== AIM OF THE EXERCISE ==
Write out the passage on the Ha-50 engine verbatim from "Left—An Ha-50 aluminum" to "Engine Historical Society)".

--- Start of PASSAGE GIVEN ---

The Ha-50 used a three-piece, steel crankcase that was split vertically along the cylinder center line and secured via internal fasteners. Aluminum alloy housings were used for the gear reduction and the supercharger. Each cylinder was secured to the crankcase by 16 studs. The cylinders were formed with a cast aluminum head screwed and shrunk onto a steel barrel. Relatively thin fins were cut into the steel cylinder barrels to aid cooling. Each cylinder had one intake valve and one exhaust valve. The intake and exhaust ports for each cylinder faced toward the rear of the engine. The cylinders had a compression ratio of 6.7. Following the typical two-row radial configuration, the second row of cylinders was staggered behind the first row. Ample space existed between the cylinders in the front row for cooling air to reach the cylinders in the rear row. A fairly large space existed between the front and rear cylinder rows, perhaps signifying a rather robust center crankshaft support.

Two-stage supercharging was used in the form of a remote turbosupercharger for the first stage and a gear-driven, two-speed supercharger for the second stage. However, the test engines had only the gear-driven supercharger, which turned at 7.36 times crankshaft speed in low gear and 10.22 times crankshaft speed in high gear. The Ha-50 used fuel injection, and water-injection was available to further boost power. At the front of the engine was a planetary gear reduction that turned the propeller at .412 times crankshaft speed. Some sources state that contra-rotating propellers were to be used, but only a single propeller shaft was provided on the initial engines. A cooling fan was driven from the front of the gear reduction.

Mitsubishi Ha-50 cylinders

Left—An Ha-50 aluminum cylinder head still attached to the cylinder barrel. Note the valve in the intake port. Right—Detailed view of a cylinder barrel illustrates the cooling fins cut into its middle and the threaded portion at the top for cylinder head attachment. (Rob Mawhinney images via the Aircraft Engine Historical Society)

--- End of PASSAGE GIVEN ---
--- Start of LISTING ---

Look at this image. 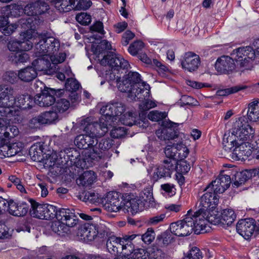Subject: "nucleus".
I'll list each match as a JSON object with an SVG mask.
<instances>
[{"instance_id": "nucleus-1", "label": "nucleus", "mask_w": 259, "mask_h": 259, "mask_svg": "<svg viewBox=\"0 0 259 259\" xmlns=\"http://www.w3.org/2000/svg\"><path fill=\"white\" fill-rule=\"evenodd\" d=\"M254 128L244 117L238 118L234 122L228 136L223 139L224 149L227 151L231 150L233 143L236 142H250L254 136Z\"/></svg>"}, {"instance_id": "nucleus-2", "label": "nucleus", "mask_w": 259, "mask_h": 259, "mask_svg": "<svg viewBox=\"0 0 259 259\" xmlns=\"http://www.w3.org/2000/svg\"><path fill=\"white\" fill-rule=\"evenodd\" d=\"M196 215L195 211L189 210L183 220L170 224L171 232L178 236H186L193 231L196 234L202 233L205 221L201 216L196 217Z\"/></svg>"}, {"instance_id": "nucleus-3", "label": "nucleus", "mask_w": 259, "mask_h": 259, "mask_svg": "<svg viewBox=\"0 0 259 259\" xmlns=\"http://www.w3.org/2000/svg\"><path fill=\"white\" fill-rule=\"evenodd\" d=\"M57 221L52 222L51 229L60 236H64L70 231L69 228L78 224V220L73 211L69 209L61 208L56 217Z\"/></svg>"}, {"instance_id": "nucleus-4", "label": "nucleus", "mask_w": 259, "mask_h": 259, "mask_svg": "<svg viewBox=\"0 0 259 259\" xmlns=\"http://www.w3.org/2000/svg\"><path fill=\"white\" fill-rule=\"evenodd\" d=\"M133 87L132 90L128 95L131 100L136 101V98L143 99L150 95V86L145 82L141 81L140 75L136 72H130L125 75Z\"/></svg>"}, {"instance_id": "nucleus-5", "label": "nucleus", "mask_w": 259, "mask_h": 259, "mask_svg": "<svg viewBox=\"0 0 259 259\" xmlns=\"http://www.w3.org/2000/svg\"><path fill=\"white\" fill-rule=\"evenodd\" d=\"M125 109V106L121 102H111L103 106L100 109L101 122H107L109 126H113Z\"/></svg>"}, {"instance_id": "nucleus-6", "label": "nucleus", "mask_w": 259, "mask_h": 259, "mask_svg": "<svg viewBox=\"0 0 259 259\" xmlns=\"http://www.w3.org/2000/svg\"><path fill=\"white\" fill-rule=\"evenodd\" d=\"M232 55L241 71L250 70L252 68L255 55L251 47L247 46L238 48L233 51Z\"/></svg>"}, {"instance_id": "nucleus-7", "label": "nucleus", "mask_w": 259, "mask_h": 259, "mask_svg": "<svg viewBox=\"0 0 259 259\" xmlns=\"http://www.w3.org/2000/svg\"><path fill=\"white\" fill-rule=\"evenodd\" d=\"M13 89L7 85H0V114L3 116L14 115L16 111L12 110Z\"/></svg>"}, {"instance_id": "nucleus-8", "label": "nucleus", "mask_w": 259, "mask_h": 259, "mask_svg": "<svg viewBox=\"0 0 259 259\" xmlns=\"http://www.w3.org/2000/svg\"><path fill=\"white\" fill-rule=\"evenodd\" d=\"M31 208L30 215L40 219L50 220L55 218L58 210L55 206L49 204H38L33 200H30Z\"/></svg>"}, {"instance_id": "nucleus-9", "label": "nucleus", "mask_w": 259, "mask_h": 259, "mask_svg": "<svg viewBox=\"0 0 259 259\" xmlns=\"http://www.w3.org/2000/svg\"><path fill=\"white\" fill-rule=\"evenodd\" d=\"M37 37L39 41L36 45V50L39 55L45 54L49 56L58 50L60 44L55 38L38 34Z\"/></svg>"}, {"instance_id": "nucleus-10", "label": "nucleus", "mask_w": 259, "mask_h": 259, "mask_svg": "<svg viewBox=\"0 0 259 259\" xmlns=\"http://www.w3.org/2000/svg\"><path fill=\"white\" fill-rule=\"evenodd\" d=\"M137 236V235L133 234L131 235H126L123 238L112 236L107 241V248L110 253L114 254L118 253L119 249H125L127 246L132 248L131 246V241L134 239Z\"/></svg>"}, {"instance_id": "nucleus-11", "label": "nucleus", "mask_w": 259, "mask_h": 259, "mask_svg": "<svg viewBox=\"0 0 259 259\" xmlns=\"http://www.w3.org/2000/svg\"><path fill=\"white\" fill-rule=\"evenodd\" d=\"M81 125L83 126L84 133L98 137L104 136L108 132L109 126L107 122L102 123L101 118L99 122H93L90 118H87L81 121Z\"/></svg>"}, {"instance_id": "nucleus-12", "label": "nucleus", "mask_w": 259, "mask_h": 259, "mask_svg": "<svg viewBox=\"0 0 259 259\" xmlns=\"http://www.w3.org/2000/svg\"><path fill=\"white\" fill-rule=\"evenodd\" d=\"M172 162L171 160H164L163 165L154 166L148 169V173L152 180L155 182L162 178L170 177L171 173L175 169L174 164Z\"/></svg>"}, {"instance_id": "nucleus-13", "label": "nucleus", "mask_w": 259, "mask_h": 259, "mask_svg": "<svg viewBox=\"0 0 259 259\" xmlns=\"http://www.w3.org/2000/svg\"><path fill=\"white\" fill-rule=\"evenodd\" d=\"M113 143V141L110 138L102 139L96 148V149H93V152H91L88 155V157L94 160L110 157L112 154L108 152V150L112 147Z\"/></svg>"}, {"instance_id": "nucleus-14", "label": "nucleus", "mask_w": 259, "mask_h": 259, "mask_svg": "<svg viewBox=\"0 0 259 259\" xmlns=\"http://www.w3.org/2000/svg\"><path fill=\"white\" fill-rule=\"evenodd\" d=\"M236 230L245 239H248L256 230L255 220L251 218L239 220L236 225Z\"/></svg>"}, {"instance_id": "nucleus-15", "label": "nucleus", "mask_w": 259, "mask_h": 259, "mask_svg": "<svg viewBox=\"0 0 259 259\" xmlns=\"http://www.w3.org/2000/svg\"><path fill=\"white\" fill-rule=\"evenodd\" d=\"M233 148L232 157L236 160H245L252 153V147L250 142H243L242 143L236 142L232 145V148Z\"/></svg>"}, {"instance_id": "nucleus-16", "label": "nucleus", "mask_w": 259, "mask_h": 259, "mask_svg": "<svg viewBox=\"0 0 259 259\" xmlns=\"http://www.w3.org/2000/svg\"><path fill=\"white\" fill-rule=\"evenodd\" d=\"M196 217L201 216L205 221L204 226L202 227V233L207 232L206 229L207 223L214 225H221V215L215 207L212 208L207 210L203 211V212L199 213V211H195Z\"/></svg>"}, {"instance_id": "nucleus-17", "label": "nucleus", "mask_w": 259, "mask_h": 259, "mask_svg": "<svg viewBox=\"0 0 259 259\" xmlns=\"http://www.w3.org/2000/svg\"><path fill=\"white\" fill-rule=\"evenodd\" d=\"M206 192L201 197L199 201V209L196 211L203 212L207 209L214 208L219 202L218 195L213 194L210 191Z\"/></svg>"}, {"instance_id": "nucleus-18", "label": "nucleus", "mask_w": 259, "mask_h": 259, "mask_svg": "<svg viewBox=\"0 0 259 259\" xmlns=\"http://www.w3.org/2000/svg\"><path fill=\"white\" fill-rule=\"evenodd\" d=\"M102 65H109L114 70H118L119 68L125 69L130 66L128 62L122 57L116 55H108L105 56L100 61Z\"/></svg>"}, {"instance_id": "nucleus-19", "label": "nucleus", "mask_w": 259, "mask_h": 259, "mask_svg": "<svg viewBox=\"0 0 259 259\" xmlns=\"http://www.w3.org/2000/svg\"><path fill=\"white\" fill-rule=\"evenodd\" d=\"M36 52V55L39 57L38 58L35 59L32 63V67L35 69L36 72L38 71H46L47 73H53L56 72L58 68L57 67H52L50 63L49 56L48 55H39Z\"/></svg>"}, {"instance_id": "nucleus-20", "label": "nucleus", "mask_w": 259, "mask_h": 259, "mask_svg": "<svg viewBox=\"0 0 259 259\" xmlns=\"http://www.w3.org/2000/svg\"><path fill=\"white\" fill-rule=\"evenodd\" d=\"M38 36L37 32L30 29L20 34L19 44L20 51H28L32 48L34 39Z\"/></svg>"}, {"instance_id": "nucleus-21", "label": "nucleus", "mask_w": 259, "mask_h": 259, "mask_svg": "<svg viewBox=\"0 0 259 259\" xmlns=\"http://www.w3.org/2000/svg\"><path fill=\"white\" fill-rule=\"evenodd\" d=\"M103 206L109 212L119 211L123 209V199L119 197L117 193H109Z\"/></svg>"}, {"instance_id": "nucleus-22", "label": "nucleus", "mask_w": 259, "mask_h": 259, "mask_svg": "<svg viewBox=\"0 0 259 259\" xmlns=\"http://www.w3.org/2000/svg\"><path fill=\"white\" fill-rule=\"evenodd\" d=\"M200 63L199 56L191 52L186 53L181 61L182 67L190 72L196 70Z\"/></svg>"}, {"instance_id": "nucleus-23", "label": "nucleus", "mask_w": 259, "mask_h": 259, "mask_svg": "<svg viewBox=\"0 0 259 259\" xmlns=\"http://www.w3.org/2000/svg\"><path fill=\"white\" fill-rule=\"evenodd\" d=\"M236 67L234 60L229 56H223L218 59L215 64L216 70L221 73H229Z\"/></svg>"}, {"instance_id": "nucleus-24", "label": "nucleus", "mask_w": 259, "mask_h": 259, "mask_svg": "<svg viewBox=\"0 0 259 259\" xmlns=\"http://www.w3.org/2000/svg\"><path fill=\"white\" fill-rule=\"evenodd\" d=\"M176 124L169 121L163 122L162 127L157 130L156 134L161 140H169L174 139L176 136V132L174 126Z\"/></svg>"}, {"instance_id": "nucleus-25", "label": "nucleus", "mask_w": 259, "mask_h": 259, "mask_svg": "<svg viewBox=\"0 0 259 259\" xmlns=\"http://www.w3.org/2000/svg\"><path fill=\"white\" fill-rule=\"evenodd\" d=\"M54 92L51 89H45L40 94L35 96L33 102L40 107H49L55 102L53 95Z\"/></svg>"}, {"instance_id": "nucleus-26", "label": "nucleus", "mask_w": 259, "mask_h": 259, "mask_svg": "<svg viewBox=\"0 0 259 259\" xmlns=\"http://www.w3.org/2000/svg\"><path fill=\"white\" fill-rule=\"evenodd\" d=\"M142 207V200L133 195H128L123 199V209L132 214L137 213Z\"/></svg>"}, {"instance_id": "nucleus-27", "label": "nucleus", "mask_w": 259, "mask_h": 259, "mask_svg": "<svg viewBox=\"0 0 259 259\" xmlns=\"http://www.w3.org/2000/svg\"><path fill=\"white\" fill-rule=\"evenodd\" d=\"M29 209V205L26 202H21L18 203L13 200H10L8 203L9 213L12 215L21 217L25 215Z\"/></svg>"}, {"instance_id": "nucleus-28", "label": "nucleus", "mask_w": 259, "mask_h": 259, "mask_svg": "<svg viewBox=\"0 0 259 259\" xmlns=\"http://www.w3.org/2000/svg\"><path fill=\"white\" fill-rule=\"evenodd\" d=\"M9 76L16 78L17 74L13 72L8 73ZM37 75L35 69L32 66L27 67L24 69H21L17 74L20 79L24 82H29L33 80Z\"/></svg>"}, {"instance_id": "nucleus-29", "label": "nucleus", "mask_w": 259, "mask_h": 259, "mask_svg": "<svg viewBox=\"0 0 259 259\" xmlns=\"http://www.w3.org/2000/svg\"><path fill=\"white\" fill-rule=\"evenodd\" d=\"M33 100L31 97L28 95H20L15 98L13 97L12 102V109L14 107L19 108H31L33 106Z\"/></svg>"}, {"instance_id": "nucleus-30", "label": "nucleus", "mask_w": 259, "mask_h": 259, "mask_svg": "<svg viewBox=\"0 0 259 259\" xmlns=\"http://www.w3.org/2000/svg\"><path fill=\"white\" fill-rule=\"evenodd\" d=\"M47 10V6L44 2L37 1L27 5L24 9V13L28 16L40 15Z\"/></svg>"}, {"instance_id": "nucleus-31", "label": "nucleus", "mask_w": 259, "mask_h": 259, "mask_svg": "<svg viewBox=\"0 0 259 259\" xmlns=\"http://www.w3.org/2000/svg\"><path fill=\"white\" fill-rule=\"evenodd\" d=\"M247 117L249 121H259V99H254L247 105Z\"/></svg>"}, {"instance_id": "nucleus-32", "label": "nucleus", "mask_w": 259, "mask_h": 259, "mask_svg": "<svg viewBox=\"0 0 259 259\" xmlns=\"http://www.w3.org/2000/svg\"><path fill=\"white\" fill-rule=\"evenodd\" d=\"M98 235L96 227L93 225H84L81 227L77 233V235L80 236L84 240L92 241Z\"/></svg>"}, {"instance_id": "nucleus-33", "label": "nucleus", "mask_w": 259, "mask_h": 259, "mask_svg": "<svg viewBox=\"0 0 259 259\" xmlns=\"http://www.w3.org/2000/svg\"><path fill=\"white\" fill-rule=\"evenodd\" d=\"M95 179L96 176L94 171H86L76 180V183L78 185L88 187L93 184Z\"/></svg>"}, {"instance_id": "nucleus-34", "label": "nucleus", "mask_w": 259, "mask_h": 259, "mask_svg": "<svg viewBox=\"0 0 259 259\" xmlns=\"http://www.w3.org/2000/svg\"><path fill=\"white\" fill-rule=\"evenodd\" d=\"M221 225L225 227L231 225L235 220L236 215L232 209H224L221 215Z\"/></svg>"}, {"instance_id": "nucleus-35", "label": "nucleus", "mask_w": 259, "mask_h": 259, "mask_svg": "<svg viewBox=\"0 0 259 259\" xmlns=\"http://www.w3.org/2000/svg\"><path fill=\"white\" fill-rule=\"evenodd\" d=\"M74 0H56L54 3L55 8L60 12H67L74 8Z\"/></svg>"}, {"instance_id": "nucleus-36", "label": "nucleus", "mask_w": 259, "mask_h": 259, "mask_svg": "<svg viewBox=\"0 0 259 259\" xmlns=\"http://www.w3.org/2000/svg\"><path fill=\"white\" fill-rule=\"evenodd\" d=\"M214 183H216L217 185H221V187L218 190L220 192H224L230 185L231 178L228 174L221 173L214 181Z\"/></svg>"}, {"instance_id": "nucleus-37", "label": "nucleus", "mask_w": 259, "mask_h": 259, "mask_svg": "<svg viewBox=\"0 0 259 259\" xmlns=\"http://www.w3.org/2000/svg\"><path fill=\"white\" fill-rule=\"evenodd\" d=\"M178 148L177 144L173 145H167L165 148L164 153L166 156L168 158V159L165 160H171L172 163L174 164V166L176 164V160H178Z\"/></svg>"}, {"instance_id": "nucleus-38", "label": "nucleus", "mask_w": 259, "mask_h": 259, "mask_svg": "<svg viewBox=\"0 0 259 259\" xmlns=\"http://www.w3.org/2000/svg\"><path fill=\"white\" fill-rule=\"evenodd\" d=\"M32 22L30 18H22L18 22V24H11L8 25L7 27V30H10V32L12 33L15 29H17L19 26L24 29L29 28L31 27V23Z\"/></svg>"}, {"instance_id": "nucleus-39", "label": "nucleus", "mask_w": 259, "mask_h": 259, "mask_svg": "<svg viewBox=\"0 0 259 259\" xmlns=\"http://www.w3.org/2000/svg\"><path fill=\"white\" fill-rule=\"evenodd\" d=\"M137 114L135 112H128L123 114L118 119L123 124L132 126L136 123Z\"/></svg>"}, {"instance_id": "nucleus-40", "label": "nucleus", "mask_w": 259, "mask_h": 259, "mask_svg": "<svg viewBox=\"0 0 259 259\" xmlns=\"http://www.w3.org/2000/svg\"><path fill=\"white\" fill-rule=\"evenodd\" d=\"M42 124H51L58 119V115L56 111H49L41 113L39 115Z\"/></svg>"}, {"instance_id": "nucleus-41", "label": "nucleus", "mask_w": 259, "mask_h": 259, "mask_svg": "<svg viewBox=\"0 0 259 259\" xmlns=\"http://www.w3.org/2000/svg\"><path fill=\"white\" fill-rule=\"evenodd\" d=\"M249 178V174L247 171L237 172L234 176L233 185L238 187L244 184Z\"/></svg>"}, {"instance_id": "nucleus-42", "label": "nucleus", "mask_w": 259, "mask_h": 259, "mask_svg": "<svg viewBox=\"0 0 259 259\" xmlns=\"http://www.w3.org/2000/svg\"><path fill=\"white\" fill-rule=\"evenodd\" d=\"M116 83L119 91L121 92H127L128 96L131 93L132 88H133V87L131 86V83L127 79L125 75L123 77L121 80H120V78L117 79Z\"/></svg>"}, {"instance_id": "nucleus-43", "label": "nucleus", "mask_w": 259, "mask_h": 259, "mask_svg": "<svg viewBox=\"0 0 259 259\" xmlns=\"http://www.w3.org/2000/svg\"><path fill=\"white\" fill-rule=\"evenodd\" d=\"M246 88V85H236L229 88L219 90L217 92V95L219 96H226L231 94L236 93Z\"/></svg>"}, {"instance_id": "nucleus-44", "label": "nucleus", "mask_w": 259, "mask_h": 259, "mask_svg": "<svg viewBox=\"0 0 259 259\" xmlns=\"http://www.w3.org/2000/svg\"><path fill=\"white\" fill-rule=\"evenodd\" d=\"M20 51L16 53H11L9 55L10 60L15 63L26 62L29 58L28 55L24 52Z\"/></svg>"}, {"instance_id": "nucleus-45", "label": "nucleus", "mask_w": 259, "mask_h": 259, "mask_svg": "<svg viewBox=\"0 0 259 259\" xmlns=\"http://www.w3.org/2000/svg\"><path fill=\"white\" fill-rule=\"evenodd\" d=\"M42 151L39 145L32 146L29 151V154L33 161H40L41 159Z\"/></svg>"}, {"instance_id": "nucleus-46", "label": "nucleus", "mask_w": 259, "mask_h": 259, "mask_svg": "<svg viewBox=\"0 0 259 259\" xmlns=\"http://www.w3.org/2000/svg\"><path fill=\"white\" fill-rule=\"evenodd\" d=\"M80 199L84 202L94 204L98 202L99 197L98 194L87 192L80 195Z\"/></svg>"}, {"instance_id": "nucleus-47", "label": "nucleus", "mask_w": 259, "mask_h": 259, "mask_svg": "<svg viewBox=\"0 0 259 259\" xmlns=\"http://www.w3.org/2000/svg\"><path fill=\"white\" fill-rule=\"evenodd\" d=\"M131 256L134 257V259H156L154 257L149 256V253L143 248L135 249L131 253Z\"/></svg>"}, {"instance_id": "nucleus-48", "label": "nucleus", "mask_w": 259, "mask_h": 259, "mask_svg": "<svg viewBox=\"0 0 259 259\" xmlns=\"http://www.w3.org/2000/svg\"><path fill=\"white\" fill-rule=\"evenodd\" d=\"M149 97V96L148 97L145 98V99H138V98H136V100H142L143 99L144 100V101L139 105V108L141 112L147 111L156 106V104L154 101L149 100L148 99Z\"/></svg>"}, {"instance_id": "nucleus-49", "label": "nucleus", "mask_w": 259, "mask_h": 259, "mask_svg": "<svg viewBox=\"0 0 259 259\" xmlns=\"http://www.w3.org/2000/svg\"><path fill=\"white\" fill-rule=\"evenodd\" d=\"M70 106L69 102L65 99L58 100L55 104V110L59 112L63 113L66 111Z\"/></svg>"}, {"instance_id": "nucleus-50", "label": "nucleus", "mask_w": 259, "mask_h": 259, "mask_svg": "<svg viewBox=\"0 0 259 259\" xmlns=\"http://www.w3.org/2000/svg\"><path fill=\"white\" fill-rule=\"evenodd\" d=\"M165 112H160L157 110H153L149 113L148 118L152 121H158L166 117Z\"/></svg>"}, {"instance_id": "nucleus-51", "label": "nucleus", "mask_w": 259, "mask_h": 259, "mask_svg": "<svg viewBox=\"0 0 259 259\" xmlns=\"http://www.w3.org/2000/svg\"><path fill=\"white\" fill-rule=\"evenodd\" d=\"M111 49V45L107 40H102L94 50V47L92 48L93 51L95 54H100L104 50H109Z\"/></svg>"}, {"instance_id": "nucleus-52", "label": "nucleus", "mask_w": 259, "mask_h": 259, "mask_svg": "<svg viewBox=\"0 0 259 259\" xmlns=\"http://www.w3.org/2000/svg\"><path fill=\"white\" fill-rule=\"evenodd\" d=\"M49 58L51 60L52 65V67H56V65L63 62L66 59V54L64 53H60L58 54L49 56Z\"/></svg>"}, {"instance_id": "nucleus-53", "label": "nucleus", "mask_w": 259, "mask_h": 259, "mask_svg": "<svg viewBox=\"0 0 259 259\" xmlns=\"http://www.w3.org/2000/svg\"><path fill=\"white\" fill-rule=\"evenodd\" d=\"M144 47V43L142 41H136L130 46L128 51L131 55L135 56L142 50Z\"/></svg>"}, {"instance_id": "nucleus-54", "label": "nucleus", "mask_w": 259, "mask_h": 259, "mask_svg": "<svg viewBox=\"0 0 259 259\" xmlns=\"http://www.w3.org/2000/svg\"><path fill=\"white\" fill-rule=\"evenodd\" d=\"M117 123L115 122V124L113 126V128L110 132V135L112 138H120L126 135V129L124 127H115V125Z\"/></svg>"}, {"instance_id": "nucleus-55", "label": "nucleus", "mask_w": 259, "mask_h": 259, "mask_svg": "<svg viewBox=\"0 0 259 259\" xmlns=\"http://www.w3.org/2000/svg\"><path fill=\"white\" fill-rule=\"evenodd\" d=\"M152 65L155 67L158 73L162 76L165 75L169 71L168 67L156 59L153 60Z\"/></svg>"}, {"instance_id": "nucleus-56", "label": "nucleus", "mask_w": 259, "mask_h": 259, "mask_svg": "<svg viewBox=\"0 0 259 259\" xmlns=\"http://www.w3.org/2000/svg\"><path fill=\"white\" fill-rule=\"evenodd\" d=\"M202 255L200 250L197 247H193L184 259H202Z\"/></svg>"}, {"instance_id": "nucleus-57", "label": "nucleus", "mask_w": 259, "mask_h": 259, "mask_svg": "<svg viewBox=\"0 0 259 259\" xmlns=\"http://www.w3.org/2000/svg\"><path fill=\"white\" fill-rule=\"evenodd\" d=\"M178 152L177 155L178 159H183L187 157L189 154V150L185 145L182 143H177Z\"/></svg>"}, {"instance_id": "nucleus-58", "label": "nucleus", "mask_w": 259, "mask_h": 259, "mask_svg": "<svg viewBox=\"0 0 259 259\" xmlns=\"http://www.w3.org/2000/svg\"><path fill=\"white\" fill-rule=\"evenodd\" d=\"M108 225L109 224L105 221L100 220L99 222L94 226V227H96V230L98 232V234L104 235L105 234H107L108 232Z\"/></svg>"}, {"instance_id": "nucleus-59", "label": "nucleus", "mask_w": 259, "mask_h": 259, "mask_svg": "<svg viewBox=\"0 0 259 259\" xmlns=\"http://www.w3.org/2000/svg\"><path fill=\"white\" fill-rule=\"evenodd\" d=\"M80 86V84L77 80L73 78L67 79L65 83L66 90L72 92L76 91L79 89Z\"/></svg>"}, {"instance_id": "nucleus-60", "label": "nucleus", "mask_w": 259, "mask_h": 259, "mask_svg": "<svg viewBox=\"0 0 259 259\" xmlns=\"http://www.w3.org/2000/svg\"><path fill=\"white\" fill-rule=\"evenodd\" d=\"M76 20L80 24L87 25L91 22V16L87 13H80L76 16Z\"/></svg>"}, {"instance_id": "nucleus-61", "label": "nucleus", "mask_w": 259, "mask_h": 259, "mask_svg": "<svg viewBox=\"0 0 259 259\" xmlns=\"http://www.w3.org/2000/svg\"><path fill=\"white\" fill-rule=\"evenodd\" d=\"M22 144L21 143L9 144V157L15 156L22 151Z\"/></svg>"}, {"instance_id": "nucleus-62", "label": "nucleus", "mask_w": 259, "mask_h": 259, "mask_svg": "<svg viewBox=\"0 0 259 259\" xmlns=\"http://www.w3.org/2000/svg\"><path fill=\"white\" fill-rule=\"evenodd\" d=\"M155 238V233L154 230L149 228L146 233L142 236V239L147 244L151 243Z\"/></svg>"}, {"instance_id": "nucleus-63", "label": "nucleus", "mask_w": 259, "mask_h": 259, "mask_svg": "<svg viewBox=\"0 0 259 259\" xmlns=\"http://www.w3.org/2000/svg\"><path fill=\"white\" fill-rule=\"evenodd\" d=\"M161 189L169 196H174L176 193L175 186L171 184L167 183L161 185Z\"/></svg>"}, {"instance_id": "nucleus-64", "label": "nucleus", "mask_w": 259, "mask_h": 259, "mask_svg": "<svg viewBox=\"0 0 259 259\" xmlns=\"http://www.w3.org/2000/svg\"><path fill=\"white\" fill-rule=\"evenodd\" d=\"M141 197H142V202H151L153 199V193L152 190L150 188H147L144 189L142 193L141 194Z\"/></svg>"}]
</instances>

--- End of LISTING ---

== WRITTEN REPLY ==
Left—An Ha-50 aluminum cylinder head still attached to the cylinder barrel. Note the valve in the intake port. Right—Detailed view of a cylinder barrel illustrates the cooling fins cut into its middle and the threaded portion at the top for cylinder head attachment. (Rob Mawhinney images via the Aircraft Engine Historical Society)